- **Passage**:
------------------------------------------------------------------------

The problem is that wind as this paper suggest produces energy for an average of only about 17% of the time. It therefore requires backup for some 83% of the time.
A schoolchild might think that if wind produces some 17% energy then this will reduce CO2 emissions by 17%, but that is wrong. Because of the need for back up, even if wind produces on average about 17% energy, it saves no or virtually no CO2 emissiosn if the backup is by fossil fuel generation.
the reason for this is simple, namely that the backup cannot be run in an efficient manner. It has to be run in ramp up/ramp down mode and this is very inefficient and means that more CO2 is being emitted.
the simple anolgy is to consider the fuel efficiency of your car and its CO2 emissions. If you travel 100 km at on a motorway at a steady speed of 100km per hour the consumtion is X litres of fuel. However, if you drive 83 km (ie., 100 km less 17%) in urban environments at a nominal 40 kmp, the amount of fuel consumed is not X – 17%, but rather X – 1% or even x +5%
There is simply no saving in Co23 emissions at all unless back up is by say nuclear. Germany jhas been lucky to date that it has had the use of back up from French nuclear. But even with that back up, Germany has been unable to reduce its CO2 emissions these past 4 or so years and last year its CO2 emissions increased.
Germany has now come up against the buffer, as is noted in this paper.
Ehm, no! You can double the installed wind power capacity and get a 34/66 mix, double it one more time and you get a 68/32 mix. You will have overproduction by wind on some days, but that doesn’t mean that because of the low capacity factor the backup would have to run 83% of the time.
Can you quantify the efficiency loss, please? When you produce 17% of all electricity with wind power and still have no reduction in CO2 emissions, this means that the coal or gas power plant is producing almost as much CO2 in this 17% time as in the 83% it runs normally. Do you have any source that can confirm this very unlikely behaviour?

------------------------------------------------------------------------

- **Data extract**:

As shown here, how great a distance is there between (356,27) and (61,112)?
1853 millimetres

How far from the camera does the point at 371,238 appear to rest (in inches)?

------------------------------------------------------------------------

- **Things to do**:
1: Translate this sentence from the wind power passage into Spanish: "It therefore requires backup for some 83% of the time."
2: Name every source of power or electricity that the wind power passage mentions.
Work only from the passage on wind power, not from the listing.

- **Answers to the tasks**:
1: Por lo tanto, requiere respaldo durante aproximadamente el 83 % del tiempo.

2: Wind, fossil fuel, nuclear, coal, gas